What was the most obvious advantage you felt? Can you share any metrics/KPIs about the advantage(s) you’ve felt?
The CCIFP credential offers a truly well-rounded operating lens. The CCIFP gives me enough depth across legal, insurance, HR, finance, and operations to spot upstream risk and turn it into a downstream advantage.
Why is it important to have a CCIFP in your organization? What impact has it had for your company or team?
The CCIFP creates a common language between finance and operations. Our project managers now see WIP not as an accounting artifact but as the story of production, risk, and cash. This shift improved preconstruction handoff, change management velocity, and banking and bonding confidence.
Why would you recommend the CCIFP to another person/business?
The CCIFP is immediately actionable; it gives you tools that survive real-world constraints such as tight schedules, supply swings, union dynamics, and owner audits.
For a contractor, the difference between “good” and “great” often lives in how quickly teams turn field reality into accurate costs, timely billings, and cash in the door.
The CCIFP equips finance leaders and emerging managers to do exactly that, while elevating credibility with auditors, owners, and sureties.

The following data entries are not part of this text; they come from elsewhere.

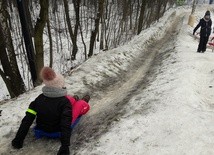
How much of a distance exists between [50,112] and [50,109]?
0.19 ft

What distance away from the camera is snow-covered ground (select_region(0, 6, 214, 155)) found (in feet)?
16.9

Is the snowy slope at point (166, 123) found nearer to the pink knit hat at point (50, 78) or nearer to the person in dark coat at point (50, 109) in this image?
the person in dark coat at point (50, 109)

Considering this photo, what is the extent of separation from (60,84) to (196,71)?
21.6 feet

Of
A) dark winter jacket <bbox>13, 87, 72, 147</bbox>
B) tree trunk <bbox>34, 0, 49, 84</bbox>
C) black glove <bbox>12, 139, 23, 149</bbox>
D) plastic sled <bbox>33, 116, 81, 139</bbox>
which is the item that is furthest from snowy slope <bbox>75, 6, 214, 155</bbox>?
tree trunk <bbox>34, 0, 49, 84</bbox>

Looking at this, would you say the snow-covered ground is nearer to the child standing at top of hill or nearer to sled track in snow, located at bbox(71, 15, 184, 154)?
sled track in snow, located at bbox(71, 15, 184, 154)

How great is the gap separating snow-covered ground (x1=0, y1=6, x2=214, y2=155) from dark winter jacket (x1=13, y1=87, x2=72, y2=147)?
392mm

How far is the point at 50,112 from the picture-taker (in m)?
5.38

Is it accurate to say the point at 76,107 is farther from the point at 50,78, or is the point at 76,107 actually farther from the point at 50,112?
the point at 50,78

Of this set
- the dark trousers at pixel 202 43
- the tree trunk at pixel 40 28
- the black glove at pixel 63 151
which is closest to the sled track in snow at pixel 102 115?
the black glove at pixel 63 151

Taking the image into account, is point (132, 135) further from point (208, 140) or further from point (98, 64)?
point (98, 64)

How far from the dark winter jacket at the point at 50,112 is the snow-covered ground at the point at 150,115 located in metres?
0.39

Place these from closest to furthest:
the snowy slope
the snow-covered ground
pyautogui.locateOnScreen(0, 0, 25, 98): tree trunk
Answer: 1. the snowy slope
2. the snow-covered ground
3. pyautogui.locateOnScreen(0, 0, 25, 98): tree trunk

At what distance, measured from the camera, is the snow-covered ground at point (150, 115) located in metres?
5.15

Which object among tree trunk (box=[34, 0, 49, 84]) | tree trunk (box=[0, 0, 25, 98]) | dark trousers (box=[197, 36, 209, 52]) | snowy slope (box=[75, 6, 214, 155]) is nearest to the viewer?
snowy slope (box=[75, 6, 214, 155])
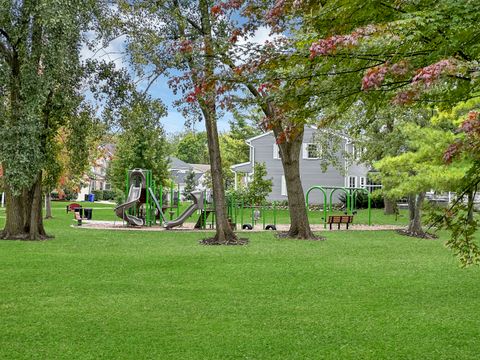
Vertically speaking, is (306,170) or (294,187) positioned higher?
(306,170)

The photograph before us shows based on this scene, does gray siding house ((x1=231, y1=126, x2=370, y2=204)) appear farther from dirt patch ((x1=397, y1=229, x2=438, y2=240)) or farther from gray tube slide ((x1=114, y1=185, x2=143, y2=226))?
dirt patch ((x1=397, y1=229, x2=438, y2=240))

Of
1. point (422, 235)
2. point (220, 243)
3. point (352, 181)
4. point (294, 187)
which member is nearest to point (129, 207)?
point (294, 187)

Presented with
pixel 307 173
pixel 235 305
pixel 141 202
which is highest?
pixel 307 173

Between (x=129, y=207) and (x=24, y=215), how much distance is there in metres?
6.84

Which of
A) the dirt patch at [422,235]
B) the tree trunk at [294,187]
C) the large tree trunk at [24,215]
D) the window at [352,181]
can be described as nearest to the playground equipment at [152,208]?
the tree trunk at [294,187]

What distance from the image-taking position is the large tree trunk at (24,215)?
1769cm

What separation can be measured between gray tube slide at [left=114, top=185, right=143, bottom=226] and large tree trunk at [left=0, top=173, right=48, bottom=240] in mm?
5688

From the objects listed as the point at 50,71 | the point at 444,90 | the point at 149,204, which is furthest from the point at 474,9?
the point at 149,204

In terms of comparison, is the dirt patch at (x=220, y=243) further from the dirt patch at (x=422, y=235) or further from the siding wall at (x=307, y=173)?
the siding wall at (x=307, y=173)

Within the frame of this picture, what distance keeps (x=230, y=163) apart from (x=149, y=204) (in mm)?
32096

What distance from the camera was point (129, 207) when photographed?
24672mm

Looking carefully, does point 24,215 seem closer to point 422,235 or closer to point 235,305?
point 235,305

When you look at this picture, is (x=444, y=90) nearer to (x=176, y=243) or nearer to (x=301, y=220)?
(x=176, y=243)

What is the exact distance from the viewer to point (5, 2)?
15312mm
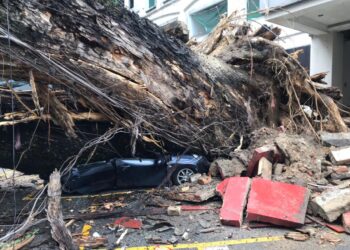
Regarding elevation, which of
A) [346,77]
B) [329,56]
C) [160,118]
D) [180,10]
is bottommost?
[160,118]

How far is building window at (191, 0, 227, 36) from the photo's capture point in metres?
17.3

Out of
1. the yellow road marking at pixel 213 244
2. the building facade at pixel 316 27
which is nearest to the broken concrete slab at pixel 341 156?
the yellow road marking at pixel 213 244

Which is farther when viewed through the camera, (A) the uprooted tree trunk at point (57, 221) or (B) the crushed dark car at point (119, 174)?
(B) the crushed dark car at point (119, 174)

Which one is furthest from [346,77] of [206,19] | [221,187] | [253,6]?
[221,187]

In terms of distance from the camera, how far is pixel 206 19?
60.8 ft

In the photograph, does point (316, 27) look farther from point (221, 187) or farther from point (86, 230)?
point (86, 230)

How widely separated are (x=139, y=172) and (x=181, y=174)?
2.85 feet

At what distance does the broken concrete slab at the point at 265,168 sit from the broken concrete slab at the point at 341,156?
3.36ft

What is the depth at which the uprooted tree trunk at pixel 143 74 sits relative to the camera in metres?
4.98

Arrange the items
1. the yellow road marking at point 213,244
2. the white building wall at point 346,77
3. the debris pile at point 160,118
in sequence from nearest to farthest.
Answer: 1. the yellow road marking at point 213,244
2. the debris pile at point 160,118
3. the white building wall at point 346,77

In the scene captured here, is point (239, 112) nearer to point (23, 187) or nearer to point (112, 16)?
point (112, 16)

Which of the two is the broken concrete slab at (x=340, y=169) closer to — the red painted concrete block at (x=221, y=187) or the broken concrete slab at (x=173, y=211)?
the red painted concrete block at (x=221, y=187)

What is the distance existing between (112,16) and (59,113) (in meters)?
1.65

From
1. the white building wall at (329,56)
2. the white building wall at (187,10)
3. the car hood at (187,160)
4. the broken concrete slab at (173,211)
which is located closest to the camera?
the broken concrete slab at (173,211)
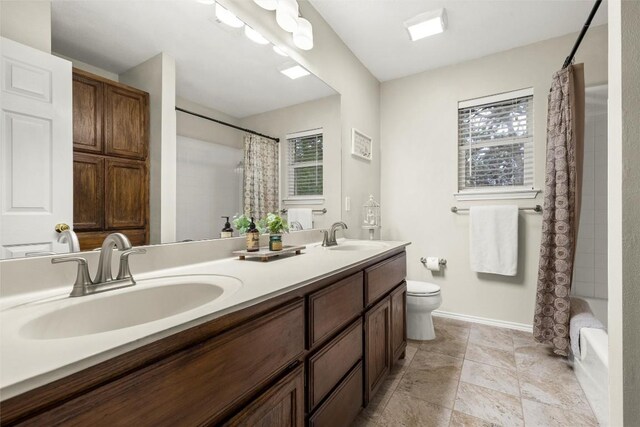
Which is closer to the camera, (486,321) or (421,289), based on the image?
(421,289)

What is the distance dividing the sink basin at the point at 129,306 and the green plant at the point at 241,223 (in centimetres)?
52

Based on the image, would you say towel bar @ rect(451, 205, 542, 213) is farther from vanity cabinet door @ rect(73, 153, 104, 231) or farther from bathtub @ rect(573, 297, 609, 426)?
vanity cabinet door @ rect(73, 153, 104, 231)

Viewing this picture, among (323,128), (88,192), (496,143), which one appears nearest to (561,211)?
(496,143)

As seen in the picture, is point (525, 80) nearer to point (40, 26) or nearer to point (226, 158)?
point (226, 158)

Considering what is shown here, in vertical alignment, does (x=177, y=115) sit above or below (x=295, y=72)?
below

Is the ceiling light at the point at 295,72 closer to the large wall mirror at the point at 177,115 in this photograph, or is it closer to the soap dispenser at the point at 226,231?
the large wall mirror at the point at 177,115

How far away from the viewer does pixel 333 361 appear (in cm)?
118

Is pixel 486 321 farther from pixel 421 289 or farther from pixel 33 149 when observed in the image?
pixel 33 149

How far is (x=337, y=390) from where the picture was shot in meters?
1.21

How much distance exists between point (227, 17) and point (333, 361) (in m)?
1.65

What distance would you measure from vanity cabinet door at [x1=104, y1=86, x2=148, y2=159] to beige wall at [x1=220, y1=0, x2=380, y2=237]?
2.51 ft

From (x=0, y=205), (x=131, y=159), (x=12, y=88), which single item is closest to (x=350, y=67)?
(x=131, y=159)

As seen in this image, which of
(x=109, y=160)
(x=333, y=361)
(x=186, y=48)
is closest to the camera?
(x=109, y=160)

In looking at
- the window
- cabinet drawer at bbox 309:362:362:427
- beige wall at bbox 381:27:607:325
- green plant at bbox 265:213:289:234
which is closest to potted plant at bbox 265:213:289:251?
green plant at bbox 265:213:289:234
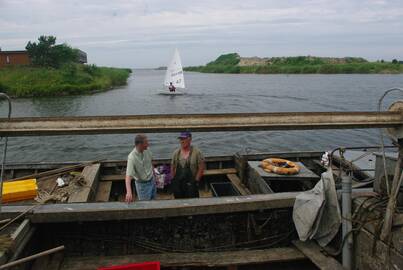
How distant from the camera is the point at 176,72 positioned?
164 ft

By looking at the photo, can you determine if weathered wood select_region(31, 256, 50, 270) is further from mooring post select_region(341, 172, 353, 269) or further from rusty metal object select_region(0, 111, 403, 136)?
mooring post select_region(341, 172, 353, 269)

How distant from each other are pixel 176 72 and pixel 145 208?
46.2 metres

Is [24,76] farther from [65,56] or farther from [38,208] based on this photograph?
[38,208]

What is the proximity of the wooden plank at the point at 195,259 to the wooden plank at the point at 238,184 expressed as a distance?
2660 millimetres

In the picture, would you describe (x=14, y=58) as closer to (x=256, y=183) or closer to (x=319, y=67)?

Is there anything else you’d like to share about becoming a CCIFP?
The CCIFP designation is a leadership signal — the credential tells your organization and partners that your finance function speaks construction, not just debits and credits.
The credential also scales culture. In our company, we’re building a pipeline by sponsoring two more team members; the shared body of knowledge speeds up onboarding and creates continuity when projects transition.
Lastly, the CCIFP sharpens the CFO role. The CCIFP lens helps me challenge assumptions (e.g., labor productivity, stored materials strategies, retention timing) while staying solutions-oriented and aligned with operations.